Tuesday, January 23, 2007

LiFe
I feel drained. I don't even know why. Right now I would love to be sleeping underneath my amazing electric blanket with no worries or cares. Praise the Lord that I don't have to work on Saturday! I can't wait to sleep in and veg. I'm not too sure if I'm going to the wedding, but don't tell Randy and Chelsea that I didn't go because I was tired. Haha, that would be sad. I read an article yesterday about January 22nd being the most depressing day of the year. And I'll admit it, I've had some pretty horrible January 22nds. But I've come to the conclusion that I can make the day whatever I want it to be, even in tough circumstances. I'm still tired though. :o) Can't change that much.
Tonight I have a class called "Social Movements of the 60's" pretty exciting. I bet it's going to be out of control! I can't wait, and I'm not being sarcastic at all. Seriously.

Tuesday, January 09, 2007

Spontaneous Driving and Other Stuff
On Sunday I didn't have anything to do. Well, actually, I have plenty of things I should have done, but nothing I really wanted to do. When I was driving home from O-town, I looked out and admired the mountains (to Farah, hills) that surround Santa Maria and thought, "I wonder what's out there." So I decided to go and see. I called up my partner in adventure, Tani, and asked if she wanted to go with me. She gave in to my crazy idea and came. It was awesome! I just started driving and had no idea where exactly I was going, or even where I was going to end up. After a couple of hours, we decided to take a detour onto this dirt road to see where it went. We had to drive kind of slow because we were in the Jett, and I didn't want to ruin it. It was pretty amazing because as we drove higher and higher, the sun was setting. It started to get dark so I decided to turn around, we didn't have any cell reception and we were pretty much in the middle on nowhere. It was a great experience. On the way home we listened to Boyz 2 Men and sang all the words to "I'll make love to you" at least Tani did... I didn't remember all of them.
So when I woke up yesterday and went out to my car I had a flat tire. You know what I did about it? I changed it all by myself! Well, actually, some guy from Volkswagen had to come and take off an anti-theft bolt because I didn't have the part, but that's all he did I promise! I felt pretty good about it. Yes men, I am single. :o) Anyway, I had a great weekend, I even saw my nephew, he's growing so much! Hope you guys have a good week! Much love.

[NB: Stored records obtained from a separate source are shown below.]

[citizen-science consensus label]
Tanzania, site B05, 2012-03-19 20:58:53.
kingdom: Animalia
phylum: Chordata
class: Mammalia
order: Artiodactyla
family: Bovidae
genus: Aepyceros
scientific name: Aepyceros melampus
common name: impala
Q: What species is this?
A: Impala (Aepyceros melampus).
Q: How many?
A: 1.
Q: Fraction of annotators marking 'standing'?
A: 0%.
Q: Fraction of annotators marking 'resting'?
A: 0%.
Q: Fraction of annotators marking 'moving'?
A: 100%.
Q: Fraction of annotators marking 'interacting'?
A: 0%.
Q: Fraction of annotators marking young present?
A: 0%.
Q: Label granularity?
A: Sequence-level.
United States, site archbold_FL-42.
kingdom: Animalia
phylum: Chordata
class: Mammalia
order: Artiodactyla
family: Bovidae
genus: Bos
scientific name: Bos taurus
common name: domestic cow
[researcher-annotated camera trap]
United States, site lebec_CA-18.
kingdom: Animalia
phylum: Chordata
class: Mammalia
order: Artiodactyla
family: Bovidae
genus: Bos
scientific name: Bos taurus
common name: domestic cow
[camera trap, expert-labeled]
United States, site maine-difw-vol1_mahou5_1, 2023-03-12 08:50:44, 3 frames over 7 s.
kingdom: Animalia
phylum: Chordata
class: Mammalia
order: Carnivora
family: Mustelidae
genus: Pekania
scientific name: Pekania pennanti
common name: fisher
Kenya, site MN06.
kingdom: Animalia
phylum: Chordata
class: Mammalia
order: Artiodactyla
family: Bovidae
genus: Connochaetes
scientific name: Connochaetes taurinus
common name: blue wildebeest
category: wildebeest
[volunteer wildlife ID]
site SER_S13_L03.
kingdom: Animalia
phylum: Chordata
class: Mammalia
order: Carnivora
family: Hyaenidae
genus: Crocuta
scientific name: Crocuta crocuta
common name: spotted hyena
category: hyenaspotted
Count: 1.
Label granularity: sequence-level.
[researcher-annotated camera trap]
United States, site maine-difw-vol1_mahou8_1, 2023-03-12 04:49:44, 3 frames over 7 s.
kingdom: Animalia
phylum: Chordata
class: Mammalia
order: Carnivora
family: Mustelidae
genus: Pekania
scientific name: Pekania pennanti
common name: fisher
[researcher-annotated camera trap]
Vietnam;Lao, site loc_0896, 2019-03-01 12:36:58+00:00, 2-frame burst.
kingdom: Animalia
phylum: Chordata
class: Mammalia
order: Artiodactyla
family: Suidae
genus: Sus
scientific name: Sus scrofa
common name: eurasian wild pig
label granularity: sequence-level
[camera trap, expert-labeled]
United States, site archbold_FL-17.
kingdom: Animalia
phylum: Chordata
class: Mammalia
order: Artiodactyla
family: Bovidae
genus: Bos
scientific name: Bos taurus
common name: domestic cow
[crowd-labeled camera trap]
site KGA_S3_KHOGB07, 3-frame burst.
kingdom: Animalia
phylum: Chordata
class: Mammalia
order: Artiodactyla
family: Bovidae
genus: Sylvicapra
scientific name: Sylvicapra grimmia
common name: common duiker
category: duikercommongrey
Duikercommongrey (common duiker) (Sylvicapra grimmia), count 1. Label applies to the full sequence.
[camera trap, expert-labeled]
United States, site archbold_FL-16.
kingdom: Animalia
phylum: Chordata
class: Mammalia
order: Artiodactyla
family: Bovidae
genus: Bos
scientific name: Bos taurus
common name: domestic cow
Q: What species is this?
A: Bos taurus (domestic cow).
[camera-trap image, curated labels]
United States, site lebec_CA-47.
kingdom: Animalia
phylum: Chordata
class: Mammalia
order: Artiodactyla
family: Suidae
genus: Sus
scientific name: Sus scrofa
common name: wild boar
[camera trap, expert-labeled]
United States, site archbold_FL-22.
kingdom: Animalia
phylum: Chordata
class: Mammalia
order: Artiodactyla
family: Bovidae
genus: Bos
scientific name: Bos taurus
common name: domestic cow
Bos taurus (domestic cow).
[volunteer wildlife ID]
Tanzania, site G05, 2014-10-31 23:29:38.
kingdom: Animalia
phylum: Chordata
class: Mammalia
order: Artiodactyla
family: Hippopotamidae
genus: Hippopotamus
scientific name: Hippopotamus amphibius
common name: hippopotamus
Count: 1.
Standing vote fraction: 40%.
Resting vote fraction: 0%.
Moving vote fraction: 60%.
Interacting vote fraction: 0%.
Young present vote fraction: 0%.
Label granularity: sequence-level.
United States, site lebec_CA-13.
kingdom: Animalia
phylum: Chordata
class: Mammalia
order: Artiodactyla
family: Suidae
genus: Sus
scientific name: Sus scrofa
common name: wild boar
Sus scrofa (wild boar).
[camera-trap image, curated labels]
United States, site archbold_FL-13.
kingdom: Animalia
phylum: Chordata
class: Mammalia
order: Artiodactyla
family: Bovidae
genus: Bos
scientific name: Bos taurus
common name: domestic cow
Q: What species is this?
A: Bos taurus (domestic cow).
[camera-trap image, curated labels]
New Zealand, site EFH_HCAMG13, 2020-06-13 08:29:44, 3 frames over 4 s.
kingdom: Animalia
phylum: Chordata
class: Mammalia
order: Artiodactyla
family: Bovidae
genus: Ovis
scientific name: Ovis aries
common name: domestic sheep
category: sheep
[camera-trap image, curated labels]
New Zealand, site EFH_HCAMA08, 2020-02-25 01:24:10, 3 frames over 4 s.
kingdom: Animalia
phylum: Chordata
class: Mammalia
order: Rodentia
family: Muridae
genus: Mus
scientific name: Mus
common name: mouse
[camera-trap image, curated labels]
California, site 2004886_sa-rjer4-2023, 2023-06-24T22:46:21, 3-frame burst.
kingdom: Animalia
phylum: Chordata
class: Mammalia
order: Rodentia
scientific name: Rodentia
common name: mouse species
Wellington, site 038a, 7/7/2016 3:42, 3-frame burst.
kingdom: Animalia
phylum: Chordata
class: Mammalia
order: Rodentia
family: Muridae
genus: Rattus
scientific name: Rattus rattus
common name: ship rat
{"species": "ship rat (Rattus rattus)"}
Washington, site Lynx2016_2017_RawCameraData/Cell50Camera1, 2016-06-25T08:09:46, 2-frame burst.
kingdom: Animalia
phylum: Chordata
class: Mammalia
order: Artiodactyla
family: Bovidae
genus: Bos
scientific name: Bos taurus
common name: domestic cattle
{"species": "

Wednesday, January 03, 2007

One
I had lunch with mother hen today. It was good, we went to Stinky's Grill. We talked about life and such, she always cuts deep into my heart when we talk. I was thinking, am I going to be happy in one job? I love my job now, but I know I wouldn't want to make it my "career." Am I really going to find one job that I will want to do for the rest of my working life? Am I really going to find one man who I will love and who will love me for the rest of my life? Am I going to find one cause to live for (besides Jesus)? I'm just wondering about this stuff. I know I shouldn't be worried, and I'm not, I'm just wondering. In other news, the party at the Swenson's rocked! I played dance dance and pretty much ruled supreme. 80's music is on at work right now and I'm loving it! "We belong to the city..." Happy weekend my friends.